FIVE: Remember when I talked about how teachers probably have a decent idea of what they’re doing? Yeah. Teachers aren’t going to assign your 13 year old to read Fifty Shades of Grey (review). But if you think that a YA or middle grade novel is going to be any more explicit than what kids already discuss among themselves, I think you’re pretty naive. Actually, a YA novel that discusses sex is more likely to correct misinformation and serve as a cautionary tale than anything. (SPOILER ALERT: Seriously, Bella Swan gets pregnant the first time she has sex. Sure, she’s married, but she’s only 18. Plus, the baby is half vampire and literally kills her so she has to become one of the undead, so…)

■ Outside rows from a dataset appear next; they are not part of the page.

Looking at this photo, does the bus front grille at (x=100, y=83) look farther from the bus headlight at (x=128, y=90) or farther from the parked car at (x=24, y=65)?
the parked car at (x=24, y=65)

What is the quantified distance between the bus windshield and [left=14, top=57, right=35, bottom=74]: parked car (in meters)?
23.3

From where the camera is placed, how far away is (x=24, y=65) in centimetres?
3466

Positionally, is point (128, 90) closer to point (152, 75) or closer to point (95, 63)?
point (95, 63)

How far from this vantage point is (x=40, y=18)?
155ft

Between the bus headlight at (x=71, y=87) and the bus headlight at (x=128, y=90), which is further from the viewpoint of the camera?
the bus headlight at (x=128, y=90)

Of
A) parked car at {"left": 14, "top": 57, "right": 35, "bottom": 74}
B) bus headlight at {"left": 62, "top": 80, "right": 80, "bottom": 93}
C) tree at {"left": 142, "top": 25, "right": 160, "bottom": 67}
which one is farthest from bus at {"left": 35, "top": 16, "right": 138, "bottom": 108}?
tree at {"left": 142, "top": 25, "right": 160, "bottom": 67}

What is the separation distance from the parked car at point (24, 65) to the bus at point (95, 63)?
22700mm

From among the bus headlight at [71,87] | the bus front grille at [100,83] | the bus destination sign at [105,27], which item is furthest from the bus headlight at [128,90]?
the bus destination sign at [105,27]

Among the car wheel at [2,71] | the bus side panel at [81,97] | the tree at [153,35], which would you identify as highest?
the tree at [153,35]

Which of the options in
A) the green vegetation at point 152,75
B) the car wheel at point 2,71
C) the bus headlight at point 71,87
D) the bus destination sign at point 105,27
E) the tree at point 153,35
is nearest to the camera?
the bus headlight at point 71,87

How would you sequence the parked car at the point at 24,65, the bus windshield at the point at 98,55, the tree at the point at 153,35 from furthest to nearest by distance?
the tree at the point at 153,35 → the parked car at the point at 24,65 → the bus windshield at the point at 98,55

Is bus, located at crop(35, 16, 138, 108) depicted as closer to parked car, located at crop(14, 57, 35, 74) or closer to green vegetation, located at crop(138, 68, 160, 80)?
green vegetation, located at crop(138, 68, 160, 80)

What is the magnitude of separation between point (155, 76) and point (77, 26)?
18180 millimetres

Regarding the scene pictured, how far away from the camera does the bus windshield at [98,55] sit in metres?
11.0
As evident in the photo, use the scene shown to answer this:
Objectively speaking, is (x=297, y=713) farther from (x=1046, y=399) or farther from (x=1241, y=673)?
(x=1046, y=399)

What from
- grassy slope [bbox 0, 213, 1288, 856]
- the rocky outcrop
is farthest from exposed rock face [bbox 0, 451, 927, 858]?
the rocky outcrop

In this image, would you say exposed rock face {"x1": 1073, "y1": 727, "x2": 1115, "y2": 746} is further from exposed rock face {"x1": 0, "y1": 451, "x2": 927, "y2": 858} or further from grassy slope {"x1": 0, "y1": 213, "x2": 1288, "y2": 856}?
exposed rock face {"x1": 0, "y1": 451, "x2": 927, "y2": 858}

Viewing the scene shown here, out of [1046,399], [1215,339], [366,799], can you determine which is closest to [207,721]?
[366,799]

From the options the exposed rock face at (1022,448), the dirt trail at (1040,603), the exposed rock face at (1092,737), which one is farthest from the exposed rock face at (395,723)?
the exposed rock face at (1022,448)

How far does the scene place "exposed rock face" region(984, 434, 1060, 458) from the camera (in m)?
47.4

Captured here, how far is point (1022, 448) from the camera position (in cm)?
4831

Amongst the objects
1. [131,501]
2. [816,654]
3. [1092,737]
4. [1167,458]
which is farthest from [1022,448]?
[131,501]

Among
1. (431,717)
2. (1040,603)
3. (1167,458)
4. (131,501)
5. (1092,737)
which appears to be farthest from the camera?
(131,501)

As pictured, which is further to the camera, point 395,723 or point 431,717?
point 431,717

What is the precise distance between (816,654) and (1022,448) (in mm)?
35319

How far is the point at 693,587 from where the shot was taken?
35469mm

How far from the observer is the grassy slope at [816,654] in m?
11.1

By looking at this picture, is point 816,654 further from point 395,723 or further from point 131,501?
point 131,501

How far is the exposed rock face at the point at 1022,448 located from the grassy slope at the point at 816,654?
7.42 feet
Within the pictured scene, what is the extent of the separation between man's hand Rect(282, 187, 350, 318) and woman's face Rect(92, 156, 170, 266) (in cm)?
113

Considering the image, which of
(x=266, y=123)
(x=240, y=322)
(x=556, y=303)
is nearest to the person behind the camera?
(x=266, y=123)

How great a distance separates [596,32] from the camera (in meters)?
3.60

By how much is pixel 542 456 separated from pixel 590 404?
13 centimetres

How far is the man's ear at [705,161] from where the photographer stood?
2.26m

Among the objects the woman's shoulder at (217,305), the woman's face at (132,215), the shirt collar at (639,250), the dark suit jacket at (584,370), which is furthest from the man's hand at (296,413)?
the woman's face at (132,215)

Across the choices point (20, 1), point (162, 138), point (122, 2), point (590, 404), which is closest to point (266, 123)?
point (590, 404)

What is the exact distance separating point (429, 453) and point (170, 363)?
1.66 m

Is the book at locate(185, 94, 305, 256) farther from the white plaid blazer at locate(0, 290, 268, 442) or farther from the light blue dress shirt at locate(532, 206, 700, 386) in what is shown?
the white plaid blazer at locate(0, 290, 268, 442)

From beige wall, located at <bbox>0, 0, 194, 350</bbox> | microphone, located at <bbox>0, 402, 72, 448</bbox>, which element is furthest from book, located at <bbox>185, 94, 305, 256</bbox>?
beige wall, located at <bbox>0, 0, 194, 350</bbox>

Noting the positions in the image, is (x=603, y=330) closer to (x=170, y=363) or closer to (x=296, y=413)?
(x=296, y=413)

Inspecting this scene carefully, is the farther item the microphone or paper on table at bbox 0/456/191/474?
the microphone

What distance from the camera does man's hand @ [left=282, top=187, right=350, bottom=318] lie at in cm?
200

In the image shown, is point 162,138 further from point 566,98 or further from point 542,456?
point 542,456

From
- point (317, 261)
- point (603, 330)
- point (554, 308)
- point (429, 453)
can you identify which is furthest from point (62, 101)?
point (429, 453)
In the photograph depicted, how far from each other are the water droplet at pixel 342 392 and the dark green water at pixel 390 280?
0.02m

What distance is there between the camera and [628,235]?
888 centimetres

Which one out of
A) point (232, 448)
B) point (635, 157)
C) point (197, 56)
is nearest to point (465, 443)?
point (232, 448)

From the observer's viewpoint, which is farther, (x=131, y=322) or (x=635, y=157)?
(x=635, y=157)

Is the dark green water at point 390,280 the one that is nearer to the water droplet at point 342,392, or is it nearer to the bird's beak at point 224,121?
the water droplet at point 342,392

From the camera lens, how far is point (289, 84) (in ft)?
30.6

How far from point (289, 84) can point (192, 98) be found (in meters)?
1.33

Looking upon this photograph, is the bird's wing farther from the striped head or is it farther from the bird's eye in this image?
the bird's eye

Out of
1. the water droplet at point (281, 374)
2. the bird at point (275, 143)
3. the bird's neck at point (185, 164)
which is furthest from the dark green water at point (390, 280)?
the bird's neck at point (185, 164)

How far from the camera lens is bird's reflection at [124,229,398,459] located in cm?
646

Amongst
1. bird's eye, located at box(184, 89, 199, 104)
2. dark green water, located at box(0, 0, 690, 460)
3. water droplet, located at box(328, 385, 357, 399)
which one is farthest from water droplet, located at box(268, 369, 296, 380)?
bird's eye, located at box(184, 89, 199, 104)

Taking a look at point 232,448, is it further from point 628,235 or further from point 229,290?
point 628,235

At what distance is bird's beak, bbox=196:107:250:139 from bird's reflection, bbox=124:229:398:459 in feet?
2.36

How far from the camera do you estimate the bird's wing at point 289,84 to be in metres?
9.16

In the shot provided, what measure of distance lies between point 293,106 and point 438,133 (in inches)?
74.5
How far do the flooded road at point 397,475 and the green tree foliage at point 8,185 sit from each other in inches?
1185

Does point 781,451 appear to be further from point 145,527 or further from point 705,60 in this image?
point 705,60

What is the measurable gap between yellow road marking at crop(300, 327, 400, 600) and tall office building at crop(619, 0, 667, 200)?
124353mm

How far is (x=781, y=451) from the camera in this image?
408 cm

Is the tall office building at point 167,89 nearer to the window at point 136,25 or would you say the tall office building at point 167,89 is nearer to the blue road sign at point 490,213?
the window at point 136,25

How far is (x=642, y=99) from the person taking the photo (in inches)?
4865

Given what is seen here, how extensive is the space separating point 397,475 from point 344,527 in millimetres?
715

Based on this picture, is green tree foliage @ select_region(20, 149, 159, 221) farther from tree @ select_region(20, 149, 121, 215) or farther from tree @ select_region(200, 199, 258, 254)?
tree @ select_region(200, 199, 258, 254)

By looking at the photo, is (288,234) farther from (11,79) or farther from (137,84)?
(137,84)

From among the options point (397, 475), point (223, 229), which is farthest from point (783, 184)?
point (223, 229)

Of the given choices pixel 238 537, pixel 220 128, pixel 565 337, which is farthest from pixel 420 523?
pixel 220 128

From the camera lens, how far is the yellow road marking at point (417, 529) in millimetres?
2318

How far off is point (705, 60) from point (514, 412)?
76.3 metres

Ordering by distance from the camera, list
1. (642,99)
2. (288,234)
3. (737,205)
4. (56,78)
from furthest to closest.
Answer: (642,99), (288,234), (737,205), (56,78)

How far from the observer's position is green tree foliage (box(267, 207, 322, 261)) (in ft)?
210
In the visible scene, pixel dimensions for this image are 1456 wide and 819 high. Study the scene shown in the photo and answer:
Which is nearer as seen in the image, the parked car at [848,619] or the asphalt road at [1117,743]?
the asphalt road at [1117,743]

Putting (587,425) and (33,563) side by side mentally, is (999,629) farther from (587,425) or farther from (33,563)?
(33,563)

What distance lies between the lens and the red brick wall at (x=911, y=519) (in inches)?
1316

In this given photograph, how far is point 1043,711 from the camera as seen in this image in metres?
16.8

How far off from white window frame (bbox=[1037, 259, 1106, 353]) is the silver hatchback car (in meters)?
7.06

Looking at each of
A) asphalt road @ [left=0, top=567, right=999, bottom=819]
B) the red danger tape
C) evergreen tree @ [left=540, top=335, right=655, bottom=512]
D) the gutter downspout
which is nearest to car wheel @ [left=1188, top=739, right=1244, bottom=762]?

SIX: Part of the reason that school reading lists seem so outdated and stodgy has to be because parents pitch a fit when something like Eleanor & Park is added to the reading list (which is so flipping chaste, I cannot even.) I can appreciate the classics as much as the next nerd, but you’d get a lot more student engagement by assigning Rainbow Rowell than you would by assigning Herman Melville. Plus, a focus on the classics places a focus on (let’s face it) a lot of dead white dudes. There’s so much more out there!
SEVEN: I can only hope that attempts to ban books blow up in the face of would-be banners. In the words of the incomparable Hermione Granger: “Oh Harry, don’t you see?’ Hermione breathed. ‘If she could have done one thing to make absolutely sure that every single person in this school will read your interview, it was banning it!” – JK Rowling, Harry Potter And The Order Of The Phoenix
Alright Bookworms. Talk to me. If you were in high school and a book was removed from the reading list for scandalous (IE, parental objection) reasons, how likely would you be to seek out and read that book?